*Passage to read*:
•••••

As Slavoj Zizek explains, the masked identity of social media can be the more authentic self:

…in the gap between appearance (mask) and my true inner stance, the truth can be either in my inner stance or in my mask. This means the emotions I perform through the mask (the false persona) I adopt can in a strange way be more authentic and truthful than what I really feel in myself. When I construct a false image of myself which stands in for me in a virtual community in which I participate (in virtual sexual interaction, for example, a shy man often assumes the screen persona of an attractive, promiscuous woman), the emotions I feel and feign as part of my screen persona are not simply false: although (what I think as) my true self does not feel them, they are nonetheless in a sense 'true'. For example, what if, deep inside, I am a sadistic pervert who dreams of beating up other men and raping women; in my real-life interactions with other people, I am not allowed to enact this true self, so I adopt a more humble and polite persona—in this case, is not my true self much closer to what I adopt as a fictional screen persona, while the self of my real-life interactions is a mask concealing the violence of my true self?[16]

The barriers made possible by online encounters, the aliases and the ability to curate carefully one’s identity has generated a new subjective topology in which certain people can have multiple online identities, and are become freer and more themselves when interacting through a digital portal or interface.

The psychology of cosplay is related to this topology. While it shared many of the qualities typical to historical masquerade, it differs to the extent to which it is tightly linked to identities forged over the Internet.

Digital Identities, Virtual Communities and DIY 

In terms of the portmanteau word of cosplay, so far, there has been discussion of costume and dressing up, but not so much on play per se. Predating Bakhtin, one of the earliest people to theorize play was the Dutch historian, and one of the main forerunners of cultural studies, Johan Huizinga.

•••••

*Listed records*:
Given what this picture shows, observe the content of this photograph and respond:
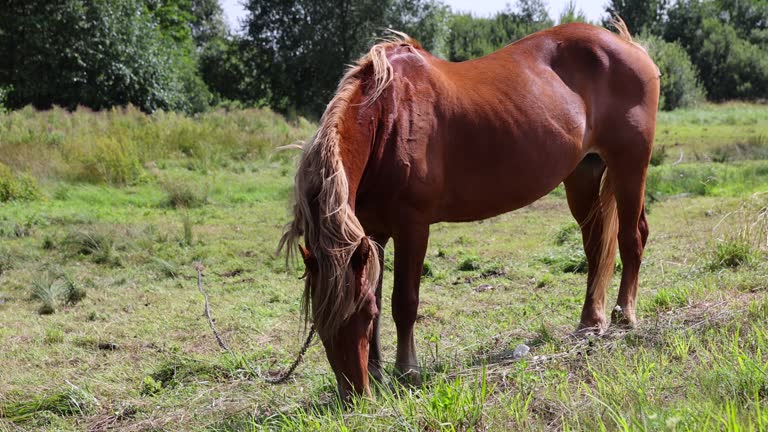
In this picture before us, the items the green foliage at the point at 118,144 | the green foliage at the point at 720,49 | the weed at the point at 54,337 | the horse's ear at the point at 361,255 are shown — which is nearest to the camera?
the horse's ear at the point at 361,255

•••••

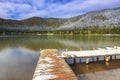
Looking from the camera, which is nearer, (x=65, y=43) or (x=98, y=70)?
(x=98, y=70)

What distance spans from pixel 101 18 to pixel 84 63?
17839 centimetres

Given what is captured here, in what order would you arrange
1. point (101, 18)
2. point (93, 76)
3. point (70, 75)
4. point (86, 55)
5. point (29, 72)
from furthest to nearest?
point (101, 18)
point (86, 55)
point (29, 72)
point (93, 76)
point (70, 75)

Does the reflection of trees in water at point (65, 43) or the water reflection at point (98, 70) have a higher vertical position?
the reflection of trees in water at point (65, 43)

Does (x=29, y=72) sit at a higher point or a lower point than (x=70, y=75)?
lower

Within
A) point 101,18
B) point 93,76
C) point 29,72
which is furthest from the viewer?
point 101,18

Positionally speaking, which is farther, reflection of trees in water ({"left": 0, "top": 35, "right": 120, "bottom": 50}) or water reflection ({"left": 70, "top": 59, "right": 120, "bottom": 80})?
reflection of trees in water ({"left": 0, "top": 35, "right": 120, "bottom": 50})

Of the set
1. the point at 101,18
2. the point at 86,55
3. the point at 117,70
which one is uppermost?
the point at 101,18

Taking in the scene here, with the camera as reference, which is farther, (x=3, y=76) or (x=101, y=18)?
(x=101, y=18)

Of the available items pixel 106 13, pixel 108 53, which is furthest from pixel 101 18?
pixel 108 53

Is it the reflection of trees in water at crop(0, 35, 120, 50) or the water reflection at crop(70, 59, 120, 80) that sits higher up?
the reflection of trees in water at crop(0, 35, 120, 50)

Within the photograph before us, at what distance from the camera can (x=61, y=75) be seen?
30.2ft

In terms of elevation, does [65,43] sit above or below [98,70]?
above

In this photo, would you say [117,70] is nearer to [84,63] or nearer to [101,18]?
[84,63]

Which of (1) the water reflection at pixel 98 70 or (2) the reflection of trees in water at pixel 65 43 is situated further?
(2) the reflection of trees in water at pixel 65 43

•••••

*Tasks for this exercise*:
1 – Please list every person named in the passage on cosplay and online identity.
2 – Write the next few sentences of the passage on cosplay and online identity, continuing after its final sentence about Johan Huizinga.

*Task answers*:
1 – Slavoj Zizek, Bakhtin, Johan Huizinga

2 –
With his doctoral study in 1897 on the jester in Indian theatre, Huizinga maintained a vital interest in how societies comprised multiple role-plays, and the levels of interaction in social gatherings.

Writing in a period when psychology and sociology were in their infancy as disciplines, Huizinga observed the extent to which play stood outside everyday practices of so-called ordinary or real life.

In his important study, Homo Ludens: A study of the play element in culture (1938), Huizinga emphasized that play is an alternative to the seriousness of life, the life that is caught up with the proverbial care and maintenance of self and your immediate circle. By contrast, play is driven by gratuitousness as opposed to a link to intrinsic rational relationships. 

In play, norms of social behaviour are suspended, perverted, parodied, and have the potential to be made strange, straddling both charm and grotesquerie. (When this is taken into account, the murder in Poe's tale and the de facto involvement of costume is rendered more sinister and more understandable.) In Homo Ludens Huiziga went so far as to argue that play was central to the formation of cultures, and in its many destabilizations, actually a stabilizing force. [17]

While Huizinga drew a sharp line between his contemporary technologies—which in light of the First World War and the emergence of Nazism he viewed as enforcing artificial social organizations inimical to those previously generated through ritual and play— and play, his work has been referenced when it comes to how people react to certain digital platforms.

For instance, Valerie Frissen argues ‘that digital technologies are essentially playful technologies, not only as apt tools for play, but also as being the result of playful practices’.[18] For her, such operations merge to create a frame of mind that she believes is homologous to the 'savage mind' as considered by the anthropologist Claude Lévi Strauss.[19]

She observes that computers and the Internet dispose of users to tinker about, navigate, and explore hypothetical options, all components to creative play.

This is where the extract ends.